The reason (for why parentheses are needed in array declarators) appears to be that in the C standard the array size in square brackets is an assignment-expression but not an expression (C17 draft, 6.7.6.2 ¶3 and A.2.1); the latter is the syntactic level for comma operators (C17 draft, A.2.1 (6.5.17)):

expression:
assignment-expression
expression , assignment-expression

If one expands assignment-expression, one ultimately gets to the level of primary-expression (C17 draft, A.2.1 (6.5.1)):

primary-expression:
identifier
constant
string-literal
( expression )
generic-selection

If the standard says so, that's the way it is, but: Is there a syntactic necessity? Perhaps there is a reason based in language design considerations. The C standard lists the following 4 forms of array declarators (C17 draft, 6.7.6.2 ¶3):

D [ type-qualifier-listopt assignment-expressionopt ]
D [ type-qualifier-listopt assignment-expression ]
D [ type-qualifier-list static assignment-expression ]
D [ type-qualifier-listopt ]

  • One potential reason I can see is to keep this syntax simple, with the 3rd line (with static) in mind.
  • Another potential reason might be to prevent people from writing int arr[m, n] when they really mean int arr[m][n].

Incidentally, if anyone has comments about why this doesn't compile with MSVC, that would also be appreciated.


Solution

  • As mentioned in the question, avoiding accepting multiple expressions separated by commas avoids potential mistakes by people accustomed to other programming languages that use that syntax for multiple array dimensions.

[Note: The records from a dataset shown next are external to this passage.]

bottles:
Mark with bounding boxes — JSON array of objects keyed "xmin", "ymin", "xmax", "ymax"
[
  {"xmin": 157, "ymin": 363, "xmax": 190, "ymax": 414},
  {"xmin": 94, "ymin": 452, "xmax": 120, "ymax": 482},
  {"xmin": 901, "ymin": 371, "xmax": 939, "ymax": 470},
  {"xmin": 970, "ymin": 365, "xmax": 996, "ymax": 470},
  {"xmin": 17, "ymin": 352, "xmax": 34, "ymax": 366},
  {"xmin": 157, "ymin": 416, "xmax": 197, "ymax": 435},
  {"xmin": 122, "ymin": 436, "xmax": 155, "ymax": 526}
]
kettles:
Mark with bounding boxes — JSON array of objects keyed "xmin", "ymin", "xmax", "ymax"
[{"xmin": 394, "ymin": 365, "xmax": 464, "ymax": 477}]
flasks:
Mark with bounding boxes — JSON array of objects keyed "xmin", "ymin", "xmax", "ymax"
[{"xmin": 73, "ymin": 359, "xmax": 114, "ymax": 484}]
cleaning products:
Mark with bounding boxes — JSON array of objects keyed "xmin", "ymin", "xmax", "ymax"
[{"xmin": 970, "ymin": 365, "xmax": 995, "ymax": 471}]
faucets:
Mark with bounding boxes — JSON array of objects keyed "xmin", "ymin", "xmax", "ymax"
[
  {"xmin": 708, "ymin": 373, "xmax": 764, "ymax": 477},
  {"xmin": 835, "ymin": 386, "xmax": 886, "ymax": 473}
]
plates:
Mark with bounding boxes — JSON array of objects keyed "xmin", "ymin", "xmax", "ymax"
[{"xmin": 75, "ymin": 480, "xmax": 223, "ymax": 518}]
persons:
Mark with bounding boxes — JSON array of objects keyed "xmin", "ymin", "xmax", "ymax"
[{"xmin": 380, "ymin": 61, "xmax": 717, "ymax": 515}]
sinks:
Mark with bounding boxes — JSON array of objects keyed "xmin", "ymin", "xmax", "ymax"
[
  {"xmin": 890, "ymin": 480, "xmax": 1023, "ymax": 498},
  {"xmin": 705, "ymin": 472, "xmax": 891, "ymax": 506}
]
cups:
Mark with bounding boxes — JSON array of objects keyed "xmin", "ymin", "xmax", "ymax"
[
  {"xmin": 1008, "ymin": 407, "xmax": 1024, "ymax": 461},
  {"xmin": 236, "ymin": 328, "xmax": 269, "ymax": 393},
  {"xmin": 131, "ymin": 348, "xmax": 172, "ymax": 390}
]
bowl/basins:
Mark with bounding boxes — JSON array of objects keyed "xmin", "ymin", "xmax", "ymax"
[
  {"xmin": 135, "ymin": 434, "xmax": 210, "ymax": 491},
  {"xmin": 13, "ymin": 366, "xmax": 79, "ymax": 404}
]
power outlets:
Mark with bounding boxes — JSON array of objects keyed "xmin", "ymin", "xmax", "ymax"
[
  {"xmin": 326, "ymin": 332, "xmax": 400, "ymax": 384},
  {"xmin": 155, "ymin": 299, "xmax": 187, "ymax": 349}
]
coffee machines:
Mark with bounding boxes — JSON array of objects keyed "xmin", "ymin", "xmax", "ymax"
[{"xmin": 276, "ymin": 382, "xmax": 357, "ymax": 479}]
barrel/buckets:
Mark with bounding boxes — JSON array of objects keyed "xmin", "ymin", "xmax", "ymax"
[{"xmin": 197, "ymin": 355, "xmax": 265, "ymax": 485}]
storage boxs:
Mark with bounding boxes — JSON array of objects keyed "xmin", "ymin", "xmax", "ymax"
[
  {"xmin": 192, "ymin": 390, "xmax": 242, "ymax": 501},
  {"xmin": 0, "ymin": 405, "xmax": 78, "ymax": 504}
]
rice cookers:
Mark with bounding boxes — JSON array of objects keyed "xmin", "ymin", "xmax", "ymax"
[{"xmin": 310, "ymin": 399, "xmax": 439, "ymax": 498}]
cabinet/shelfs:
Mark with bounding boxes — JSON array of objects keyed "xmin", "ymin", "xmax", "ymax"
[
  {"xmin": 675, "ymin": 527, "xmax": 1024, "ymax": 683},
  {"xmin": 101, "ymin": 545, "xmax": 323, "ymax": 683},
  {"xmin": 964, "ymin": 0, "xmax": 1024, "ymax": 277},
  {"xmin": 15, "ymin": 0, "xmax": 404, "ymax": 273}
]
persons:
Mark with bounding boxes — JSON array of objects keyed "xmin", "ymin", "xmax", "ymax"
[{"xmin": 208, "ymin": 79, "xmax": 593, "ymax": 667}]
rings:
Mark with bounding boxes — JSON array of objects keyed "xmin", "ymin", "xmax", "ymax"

    Specifying assignment-expression rather than expression in the grammar excludes only the comma operator. Besides the already conjectured reason above, the only effect I can see is on macro use. int a[3, 4] would be parsed as two arguments to a function-like macro1, whereas int a[(3, 4)] would be one. But without some example use case for a macro involving that, I do not see it as the reason.

    Footnote

    1 For example, Foo(int a[3, 4]) would be parsed as invoking Foo with one argument of int a[3 and another of 4].